Petisi Sutarjo 15 Juli 1936 - Strategi baru dalam
pergerakan nasional perlu dilakukan karena terjadinya perubahan situasi.
Gerakan-gerakan non kooperatif jelas tidak mendapat jalan, dan harus ada dibawah
persetujuan pemerintah Hindia Belanda dan Kerajaan Belanda. Oleh karena itu,
masih ada jalan untuk meneruskan perjuangan lewat dewan rakyat. Partai-partai
politik masih ada kesepakatan untuk melakukan aksi bersama, sehingga muncul apa
yang dikenal sebagai petisi Sutarjo pada tanggal 15 Juli 1936.
Sutarjo mengajukan usul kepada
pemerintah Hindia Belanda agar diadakan konferensi kerajaan Belanda yang
membahas status politik Hindia Belanda. Ia menginginkan kejelasan status
politik Hindia Belanda dalam 10 tahun mendatang yang berupa status otonomi,
meskipun masih ada dalam batas pasal 1 Undang-undang Dasar kerajaan Belanda.

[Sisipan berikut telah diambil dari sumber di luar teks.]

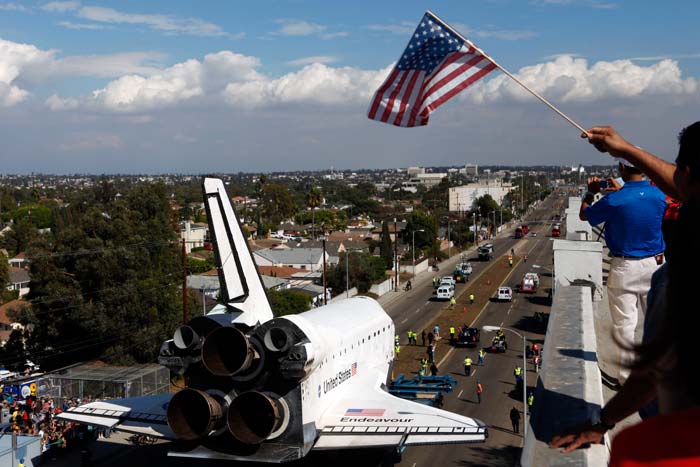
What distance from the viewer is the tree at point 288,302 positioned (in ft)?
168

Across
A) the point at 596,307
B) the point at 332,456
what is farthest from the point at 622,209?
the point at 332,456

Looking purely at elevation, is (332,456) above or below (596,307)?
below

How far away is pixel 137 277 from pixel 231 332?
106 ft

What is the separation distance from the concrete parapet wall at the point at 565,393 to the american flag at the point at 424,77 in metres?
4.64

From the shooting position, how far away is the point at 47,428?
26.5 metres

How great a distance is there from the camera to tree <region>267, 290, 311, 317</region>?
2012 inches

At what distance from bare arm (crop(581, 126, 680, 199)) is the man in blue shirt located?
2020mm

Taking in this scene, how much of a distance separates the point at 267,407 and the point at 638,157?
487 inches

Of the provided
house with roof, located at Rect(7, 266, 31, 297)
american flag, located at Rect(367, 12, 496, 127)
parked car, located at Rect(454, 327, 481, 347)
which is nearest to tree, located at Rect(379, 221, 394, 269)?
parked car, located at Rect(454, 327, 481, 347)

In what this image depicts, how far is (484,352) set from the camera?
142 feet

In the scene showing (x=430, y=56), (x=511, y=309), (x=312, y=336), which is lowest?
(x=511, y=309)

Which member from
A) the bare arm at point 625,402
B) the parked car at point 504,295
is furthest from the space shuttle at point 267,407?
the parked car at point 504,295

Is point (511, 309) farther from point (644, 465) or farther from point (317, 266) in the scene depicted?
point (644, 465)

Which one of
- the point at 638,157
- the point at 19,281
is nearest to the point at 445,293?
the point at 19,281
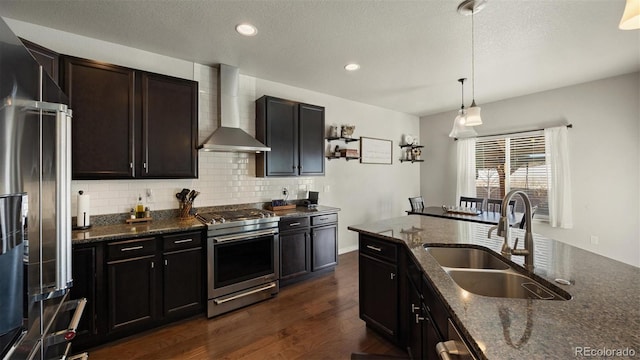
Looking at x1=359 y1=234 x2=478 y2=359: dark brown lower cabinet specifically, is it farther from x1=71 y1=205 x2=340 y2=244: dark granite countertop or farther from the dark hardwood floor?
x1=71 y1=205 x2=340 y2=244: dark granite countertop

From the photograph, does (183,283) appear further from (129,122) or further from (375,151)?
(375,151)

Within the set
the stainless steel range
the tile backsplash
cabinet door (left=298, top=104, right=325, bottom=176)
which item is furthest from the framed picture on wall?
the stainless steel range

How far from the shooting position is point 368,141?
4.92m

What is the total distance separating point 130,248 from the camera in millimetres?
2146

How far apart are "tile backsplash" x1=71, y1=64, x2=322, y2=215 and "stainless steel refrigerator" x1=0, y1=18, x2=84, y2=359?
1.60 metres

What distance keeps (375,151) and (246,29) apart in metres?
3.35

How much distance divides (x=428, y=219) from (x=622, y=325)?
1852 millimetres

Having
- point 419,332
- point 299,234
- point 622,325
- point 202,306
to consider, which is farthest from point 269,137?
point 622,325

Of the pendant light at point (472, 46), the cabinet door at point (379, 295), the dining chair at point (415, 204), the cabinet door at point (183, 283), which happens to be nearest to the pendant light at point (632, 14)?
the pendant light at point (472, 46)

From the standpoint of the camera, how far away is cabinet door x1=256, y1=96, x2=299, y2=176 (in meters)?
3.30

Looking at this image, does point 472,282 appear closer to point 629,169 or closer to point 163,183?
point 163,183

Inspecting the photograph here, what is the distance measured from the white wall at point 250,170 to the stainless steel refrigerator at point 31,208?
1.71m

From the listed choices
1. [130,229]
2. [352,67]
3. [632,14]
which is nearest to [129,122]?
[130,229]

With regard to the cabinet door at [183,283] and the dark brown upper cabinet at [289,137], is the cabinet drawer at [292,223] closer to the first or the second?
the dark brown upper cabinet at [289,137]
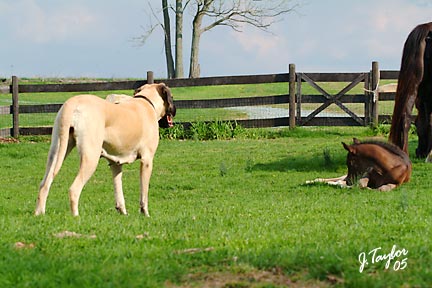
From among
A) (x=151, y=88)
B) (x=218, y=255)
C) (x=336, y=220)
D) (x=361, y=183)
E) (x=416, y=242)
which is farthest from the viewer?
(x=361, y=183)

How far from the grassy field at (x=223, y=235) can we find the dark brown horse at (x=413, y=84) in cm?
75

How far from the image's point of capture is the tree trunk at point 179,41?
126ft

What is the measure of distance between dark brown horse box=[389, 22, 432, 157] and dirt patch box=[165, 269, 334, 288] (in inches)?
322

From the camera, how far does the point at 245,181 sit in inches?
523

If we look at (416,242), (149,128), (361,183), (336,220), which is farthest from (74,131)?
(361,183)

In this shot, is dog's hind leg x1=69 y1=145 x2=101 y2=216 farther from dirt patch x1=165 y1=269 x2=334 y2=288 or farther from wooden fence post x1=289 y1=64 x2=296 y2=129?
wooden fence post x1=289 y1=64 x2=296 y2=129

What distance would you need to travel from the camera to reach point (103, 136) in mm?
8312

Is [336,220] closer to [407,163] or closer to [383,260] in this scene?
[383,260]

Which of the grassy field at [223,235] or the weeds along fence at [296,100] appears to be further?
the weeds along fence at [296,100]

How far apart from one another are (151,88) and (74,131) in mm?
2075

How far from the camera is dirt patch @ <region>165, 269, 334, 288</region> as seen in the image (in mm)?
5055

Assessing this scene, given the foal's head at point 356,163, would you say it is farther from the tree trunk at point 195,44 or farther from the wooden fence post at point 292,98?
the tree trunk at point 195,44

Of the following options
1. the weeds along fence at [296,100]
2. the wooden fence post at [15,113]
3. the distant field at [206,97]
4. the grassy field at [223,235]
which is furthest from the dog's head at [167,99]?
the distant field at [206,97]

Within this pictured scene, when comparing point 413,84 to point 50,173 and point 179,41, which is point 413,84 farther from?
point 179,41
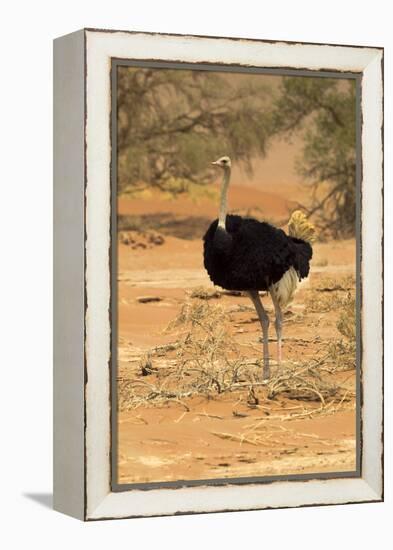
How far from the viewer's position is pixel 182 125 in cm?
1032

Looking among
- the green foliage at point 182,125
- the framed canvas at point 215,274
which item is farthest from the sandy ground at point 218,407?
the green foliage at point 182,125

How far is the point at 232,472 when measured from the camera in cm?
1042

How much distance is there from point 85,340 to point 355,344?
1.67 metres

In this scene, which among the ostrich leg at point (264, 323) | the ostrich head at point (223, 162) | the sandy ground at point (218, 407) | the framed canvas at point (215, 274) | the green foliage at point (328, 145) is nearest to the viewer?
the framed canvas at point (215, 274)

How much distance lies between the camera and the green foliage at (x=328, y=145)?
10.8 metres

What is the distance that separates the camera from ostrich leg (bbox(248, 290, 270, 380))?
34.9ft

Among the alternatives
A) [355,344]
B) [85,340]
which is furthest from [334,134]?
[85,340]

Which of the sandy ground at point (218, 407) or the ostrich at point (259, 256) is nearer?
the sandy ground at point (218, 407)

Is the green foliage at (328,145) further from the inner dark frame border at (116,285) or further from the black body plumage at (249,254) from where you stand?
the black body plumage at (249,254)

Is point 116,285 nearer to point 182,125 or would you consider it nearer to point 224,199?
point 224,199

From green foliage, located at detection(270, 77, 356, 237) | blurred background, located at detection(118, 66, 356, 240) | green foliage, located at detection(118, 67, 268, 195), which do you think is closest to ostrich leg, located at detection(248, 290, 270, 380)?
blurred background, located at detection(118, 66, 356, 240)

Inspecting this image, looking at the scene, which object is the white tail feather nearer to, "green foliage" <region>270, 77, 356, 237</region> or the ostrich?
the ostrich

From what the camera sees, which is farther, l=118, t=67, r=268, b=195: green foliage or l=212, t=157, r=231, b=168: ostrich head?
l=212, t=157, r=231, b=168: ostrich head

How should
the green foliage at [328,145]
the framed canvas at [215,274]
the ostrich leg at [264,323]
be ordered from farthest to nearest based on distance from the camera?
the green foliage at [328,145], the ostrich leg at [264,323], the framed canvas at [215,274]
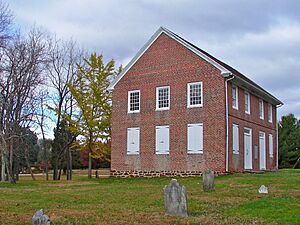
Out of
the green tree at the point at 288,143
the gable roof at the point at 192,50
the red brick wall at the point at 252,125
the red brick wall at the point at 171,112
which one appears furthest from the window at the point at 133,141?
the green tree at the point at 288,143

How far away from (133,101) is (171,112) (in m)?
3.53

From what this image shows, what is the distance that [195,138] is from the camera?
2681 centimetres

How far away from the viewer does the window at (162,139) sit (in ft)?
91.8

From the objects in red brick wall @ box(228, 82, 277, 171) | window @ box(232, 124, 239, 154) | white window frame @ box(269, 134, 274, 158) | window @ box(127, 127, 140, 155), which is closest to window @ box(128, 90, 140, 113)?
window @ box(127, 127, 140, 155)

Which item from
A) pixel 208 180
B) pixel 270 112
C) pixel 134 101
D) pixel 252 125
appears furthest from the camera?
pixel 270 112

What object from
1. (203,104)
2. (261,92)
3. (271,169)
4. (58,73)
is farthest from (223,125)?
(58,73)

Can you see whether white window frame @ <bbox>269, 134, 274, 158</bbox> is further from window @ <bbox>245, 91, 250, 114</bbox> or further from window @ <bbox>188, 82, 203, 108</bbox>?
window @ <bbox>188, 82, 203, 108</bbox>

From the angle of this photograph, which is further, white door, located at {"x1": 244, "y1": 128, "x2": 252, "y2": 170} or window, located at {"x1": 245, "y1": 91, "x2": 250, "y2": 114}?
window, located at {"x1": 245, "y1": 91, "x2": 250, "y2": 114}

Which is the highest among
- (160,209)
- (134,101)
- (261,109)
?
(134,101)

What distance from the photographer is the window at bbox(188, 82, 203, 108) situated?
27.3 metres

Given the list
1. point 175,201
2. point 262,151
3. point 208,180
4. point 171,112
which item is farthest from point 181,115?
point 175,201

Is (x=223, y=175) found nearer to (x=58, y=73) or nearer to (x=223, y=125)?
(x=223, y=125)

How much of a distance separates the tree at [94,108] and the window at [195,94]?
8.38 meters

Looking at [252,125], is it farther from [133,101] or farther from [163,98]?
[133,101]
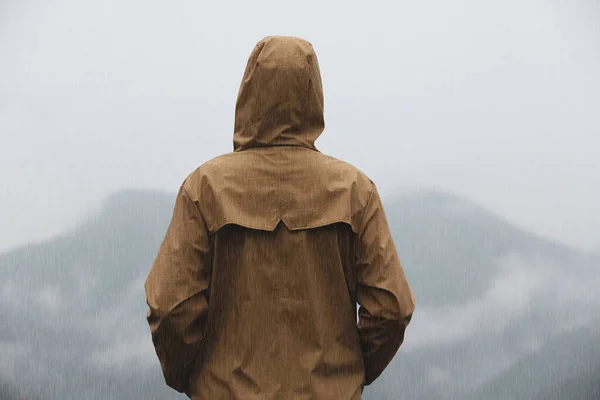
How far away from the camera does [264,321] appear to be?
7.20ft

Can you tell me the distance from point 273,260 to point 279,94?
40 cm

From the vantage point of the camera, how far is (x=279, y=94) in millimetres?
2242

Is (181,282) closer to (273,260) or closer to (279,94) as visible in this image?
(273,260)

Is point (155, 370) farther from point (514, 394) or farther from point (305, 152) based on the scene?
point (305, 152)

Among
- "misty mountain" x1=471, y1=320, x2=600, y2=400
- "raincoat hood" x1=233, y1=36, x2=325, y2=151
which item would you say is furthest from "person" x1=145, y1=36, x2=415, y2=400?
"misty mountain" x1=471, y1=320, x2=600, y2=400

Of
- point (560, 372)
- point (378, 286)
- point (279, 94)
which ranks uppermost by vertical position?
point (279, 94)

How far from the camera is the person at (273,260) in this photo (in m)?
2.19

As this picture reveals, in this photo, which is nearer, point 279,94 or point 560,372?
point 279,94

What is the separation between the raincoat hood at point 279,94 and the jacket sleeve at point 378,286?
9.8 inches

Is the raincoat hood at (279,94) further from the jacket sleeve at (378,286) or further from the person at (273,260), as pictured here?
the jacket sleeve at (378,286)

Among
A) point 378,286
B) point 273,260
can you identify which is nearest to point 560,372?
point 378,286

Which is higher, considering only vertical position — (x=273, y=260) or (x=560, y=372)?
(x=273, y=260)

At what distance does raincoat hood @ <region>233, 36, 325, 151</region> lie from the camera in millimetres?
2236

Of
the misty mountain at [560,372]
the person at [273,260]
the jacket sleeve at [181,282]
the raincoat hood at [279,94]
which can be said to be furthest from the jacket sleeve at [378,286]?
the misty mountain at [560,372]
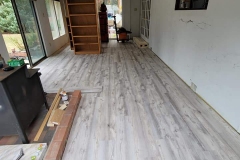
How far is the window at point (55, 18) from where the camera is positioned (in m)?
5.42

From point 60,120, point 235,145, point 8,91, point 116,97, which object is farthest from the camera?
point 116,97

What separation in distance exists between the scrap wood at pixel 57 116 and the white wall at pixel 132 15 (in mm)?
6049

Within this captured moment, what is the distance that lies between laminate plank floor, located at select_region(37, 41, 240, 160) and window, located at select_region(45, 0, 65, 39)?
124 inches

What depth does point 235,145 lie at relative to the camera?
4.97ft

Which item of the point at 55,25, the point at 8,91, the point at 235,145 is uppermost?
the point at 55,25

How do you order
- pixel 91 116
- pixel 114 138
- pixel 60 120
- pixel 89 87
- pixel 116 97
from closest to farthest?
pixel 114 138 → pixel 60 120 → pixel 91 116 → pixel 116 97 → pixel 89 87

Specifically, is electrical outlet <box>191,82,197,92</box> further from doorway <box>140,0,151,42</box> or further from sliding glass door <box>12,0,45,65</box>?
sliding glass door <box>12,0,45,65</box>

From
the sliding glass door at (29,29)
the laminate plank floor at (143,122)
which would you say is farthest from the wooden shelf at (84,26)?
the laminate plank floor at (143,122)

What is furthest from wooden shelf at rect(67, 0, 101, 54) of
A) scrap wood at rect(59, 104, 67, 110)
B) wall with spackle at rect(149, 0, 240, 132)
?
scrap wood at rect(59, 104, 67, 110)

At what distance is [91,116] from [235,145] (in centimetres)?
165

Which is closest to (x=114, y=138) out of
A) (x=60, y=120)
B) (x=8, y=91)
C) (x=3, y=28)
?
(x=60, y=120)

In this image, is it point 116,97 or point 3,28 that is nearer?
point 116,97

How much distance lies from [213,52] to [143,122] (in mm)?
1342

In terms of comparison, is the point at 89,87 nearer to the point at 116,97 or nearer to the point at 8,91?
the point at 116,97
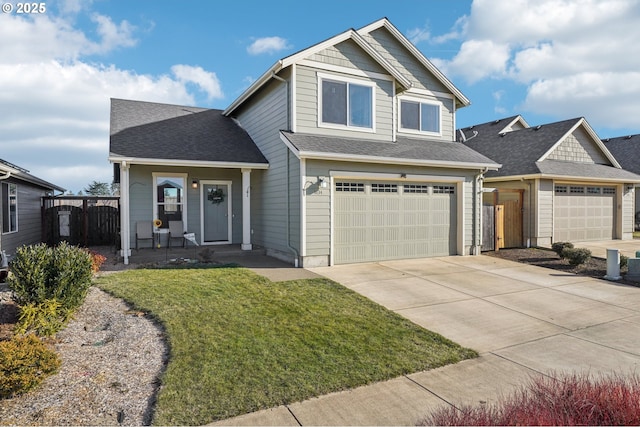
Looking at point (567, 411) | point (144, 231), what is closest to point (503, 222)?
point (567, 411)

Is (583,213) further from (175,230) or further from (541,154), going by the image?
(175,230)

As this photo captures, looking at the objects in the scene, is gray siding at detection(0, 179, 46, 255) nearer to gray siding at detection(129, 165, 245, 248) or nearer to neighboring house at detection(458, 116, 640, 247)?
gray siding at detection(129, 165, 245, 248)

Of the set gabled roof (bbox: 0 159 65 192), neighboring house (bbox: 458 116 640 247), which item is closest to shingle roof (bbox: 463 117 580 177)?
neighboring house (bbox: 458 116 640 247)

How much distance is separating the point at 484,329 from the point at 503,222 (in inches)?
380

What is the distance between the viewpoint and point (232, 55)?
13.6 metres

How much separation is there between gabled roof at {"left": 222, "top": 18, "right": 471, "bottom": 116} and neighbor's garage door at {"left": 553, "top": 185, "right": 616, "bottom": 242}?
6.08m

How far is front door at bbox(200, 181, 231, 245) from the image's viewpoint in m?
13.1

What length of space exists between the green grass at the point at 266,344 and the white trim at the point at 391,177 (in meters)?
3.64

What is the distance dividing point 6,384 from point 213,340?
6.76ft

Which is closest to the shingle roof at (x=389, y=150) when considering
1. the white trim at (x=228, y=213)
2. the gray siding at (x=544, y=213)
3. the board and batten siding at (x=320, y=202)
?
the board and batten siding at (x=320, y=202)

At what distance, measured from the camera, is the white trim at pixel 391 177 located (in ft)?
33.5

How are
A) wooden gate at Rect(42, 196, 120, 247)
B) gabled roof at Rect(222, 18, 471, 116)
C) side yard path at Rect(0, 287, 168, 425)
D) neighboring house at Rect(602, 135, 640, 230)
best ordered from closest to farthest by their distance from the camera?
side yard path at Rect(0, 287, 168, 425) < gabled roof at Rect(222, 18, 471, 116) < wooden gate at Rect(42, 196, 120, 247) < neighboring house at Rect(602, 135, 640, 230)

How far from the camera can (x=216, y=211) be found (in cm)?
1330

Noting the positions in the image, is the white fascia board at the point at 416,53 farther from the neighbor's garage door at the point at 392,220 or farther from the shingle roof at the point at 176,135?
the shingle roof at the point at 176,135
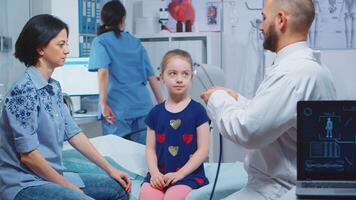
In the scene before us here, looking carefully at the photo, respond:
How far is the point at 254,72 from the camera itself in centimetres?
454

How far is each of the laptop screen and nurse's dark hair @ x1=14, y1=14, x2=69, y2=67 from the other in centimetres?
112

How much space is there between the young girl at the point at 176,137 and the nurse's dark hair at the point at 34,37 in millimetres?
633

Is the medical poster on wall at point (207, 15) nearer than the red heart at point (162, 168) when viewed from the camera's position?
No

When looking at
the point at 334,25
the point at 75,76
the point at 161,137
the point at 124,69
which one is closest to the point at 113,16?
the point at 124,69

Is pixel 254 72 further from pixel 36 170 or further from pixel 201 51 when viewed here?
pixel 36 170

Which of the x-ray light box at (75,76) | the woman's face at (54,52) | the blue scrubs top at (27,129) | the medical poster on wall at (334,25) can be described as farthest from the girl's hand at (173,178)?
the medical poster on wall at (334,25)

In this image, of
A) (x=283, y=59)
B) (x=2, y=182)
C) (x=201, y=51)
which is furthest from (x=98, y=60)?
(x=283, y=59)

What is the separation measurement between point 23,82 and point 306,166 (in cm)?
111

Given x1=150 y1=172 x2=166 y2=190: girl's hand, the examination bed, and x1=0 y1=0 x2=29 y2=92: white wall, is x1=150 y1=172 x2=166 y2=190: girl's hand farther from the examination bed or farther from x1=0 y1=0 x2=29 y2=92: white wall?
x1=0 y1=0 x2=29 y2=92: white wall

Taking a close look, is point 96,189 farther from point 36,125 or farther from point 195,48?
point 195,48

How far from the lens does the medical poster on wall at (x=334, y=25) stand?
14.2 ft

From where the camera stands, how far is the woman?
6.35 feet

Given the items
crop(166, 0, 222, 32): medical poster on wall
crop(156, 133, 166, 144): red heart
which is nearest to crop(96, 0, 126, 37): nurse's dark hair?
crop(166, 0, 222, 32): medical poster on wall

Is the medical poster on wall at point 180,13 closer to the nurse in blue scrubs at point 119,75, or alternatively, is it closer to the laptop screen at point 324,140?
the nurse in blue scrubs at point 119,75
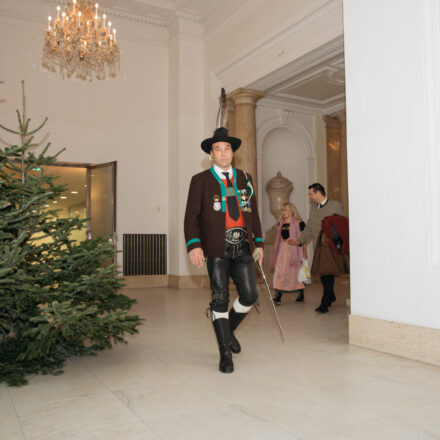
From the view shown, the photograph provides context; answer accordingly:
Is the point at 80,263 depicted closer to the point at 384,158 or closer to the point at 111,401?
the point at 111,401

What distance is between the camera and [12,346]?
3195 mm

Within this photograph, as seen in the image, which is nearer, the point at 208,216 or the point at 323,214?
the point at 208,216

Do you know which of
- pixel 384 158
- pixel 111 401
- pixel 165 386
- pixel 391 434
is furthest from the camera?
pixel 384 158

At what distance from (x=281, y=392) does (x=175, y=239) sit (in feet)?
24.1

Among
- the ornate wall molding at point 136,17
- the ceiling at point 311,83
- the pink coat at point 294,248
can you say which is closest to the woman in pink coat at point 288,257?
the pink coat at point 294,248

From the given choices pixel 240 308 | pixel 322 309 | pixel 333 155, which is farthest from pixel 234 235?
pixel 333 155

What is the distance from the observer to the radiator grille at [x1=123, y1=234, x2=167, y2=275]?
31.6 ft

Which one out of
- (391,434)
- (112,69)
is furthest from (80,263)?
(112,69)

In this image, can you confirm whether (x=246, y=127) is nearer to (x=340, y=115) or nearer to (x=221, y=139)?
(x=340, y=115)

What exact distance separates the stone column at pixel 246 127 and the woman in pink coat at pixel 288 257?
241cm

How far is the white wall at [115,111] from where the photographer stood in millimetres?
8797

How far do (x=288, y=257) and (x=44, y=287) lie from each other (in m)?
4.26

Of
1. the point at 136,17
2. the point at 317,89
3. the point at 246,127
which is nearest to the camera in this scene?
the point at 246,127

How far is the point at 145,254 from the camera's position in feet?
32.2
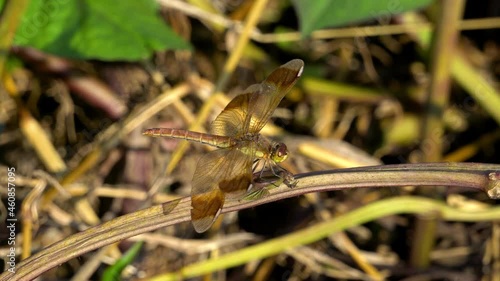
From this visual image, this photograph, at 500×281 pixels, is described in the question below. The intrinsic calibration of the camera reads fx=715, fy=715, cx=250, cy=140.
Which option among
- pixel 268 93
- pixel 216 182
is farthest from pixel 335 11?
pixel 216 182

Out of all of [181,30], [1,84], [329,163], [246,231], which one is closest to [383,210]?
[329,163]

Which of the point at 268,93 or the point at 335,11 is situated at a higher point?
the point at 335,11

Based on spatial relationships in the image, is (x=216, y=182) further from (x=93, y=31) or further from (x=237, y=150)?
(x=93, y=31)

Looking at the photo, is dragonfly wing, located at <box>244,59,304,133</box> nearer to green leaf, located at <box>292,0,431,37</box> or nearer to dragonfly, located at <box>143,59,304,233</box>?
dragonfly, located at <box>143,59,304,233</box>

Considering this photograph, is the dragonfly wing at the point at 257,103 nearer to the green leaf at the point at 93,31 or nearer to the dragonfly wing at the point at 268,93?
the dragonfly wing at the point at 268,93

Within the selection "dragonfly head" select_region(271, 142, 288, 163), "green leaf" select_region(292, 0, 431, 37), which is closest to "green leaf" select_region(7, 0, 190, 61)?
"green leaf" select_region(292, 0, 431, 37)

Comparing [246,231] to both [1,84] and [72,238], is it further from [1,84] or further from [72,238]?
[72,238]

Hal ini dimaksudkan agar tercapai kerja sama yang mendorong rakyat untuk
memajukan negerinya dengan rencana yang mantap dalam menentukan kebijakan
politik, ekonomi dan sosial. Jelas bahwa petisi ini bersifat moderat dan
kooperatif melalui cara-cara yang sah dalam Dewan Rakyat (Volksraad).
Petisi yang ditandatangani I.J.
Kasimo, Ratulangi, Datuk Tumenggung dan Kwo Kwat Tiong dapat dipandang sebagai
upaya untuk keluar dari jalan sempit yang dilalui para nasionalis. Berbagai
pihak memberikan kritik. Sebagian mengatakan bahwa penganjur petisi itu tidak
ada bedanya dengan peminta-peminta yang minta dikasihani, sedangkan yang lain
mengatakan petisi itu mengurangi perjuangan otonomi. Pada umumnya pihak Belanda
menolak petisi itu mengurangi perjuangan otonomi. Pada umumnya pihak Belanda
menolak petisi itu dan Vaderlandse Club (VC) menganggap hal itu terlalu
prematur. Partai Kristen, Partai Katolik, dan kaum Indo berpandangan bahwa
petisi tersebut diajukan pada saat yang tidak tepat, karena masalah-masalah
lain yang lebih besar dan sedang dihadapi.
Meskipun dalam Dewan Rakyat lebih
banyak menyetujui petisi itu, tetapi pemerintah menganggap masih terlalu
prematur dan otonomi yang diusulkan dianggap tidak wajar. dengan kata lain,
pemerintah tidak menginginkan adanya perubahan yang dianggap membuka peluang
yang mengancam runtuhnya bangunan kolonial.
Makin majunya tuntutan para
nasionalis membuktikan runtuhnya politik etis yang selalu didambakan, karena
pemerintah masih memegang kuat paternalismenya, sehingga dapat diramalkan bahwa
petisi sutarjo itu tidak akan berhasil. Para nasionalis sendiri menganggap
bahwa petisi harus disebarluaskan ke tengah masyarakat. Pada tahun 1938 banyak
diselenggarakan rapat untuk mendukung petisi itu. Rapat-rapat itu merupakan
suatu usaha gigih yang dilakukan para nasionalis waktu itu.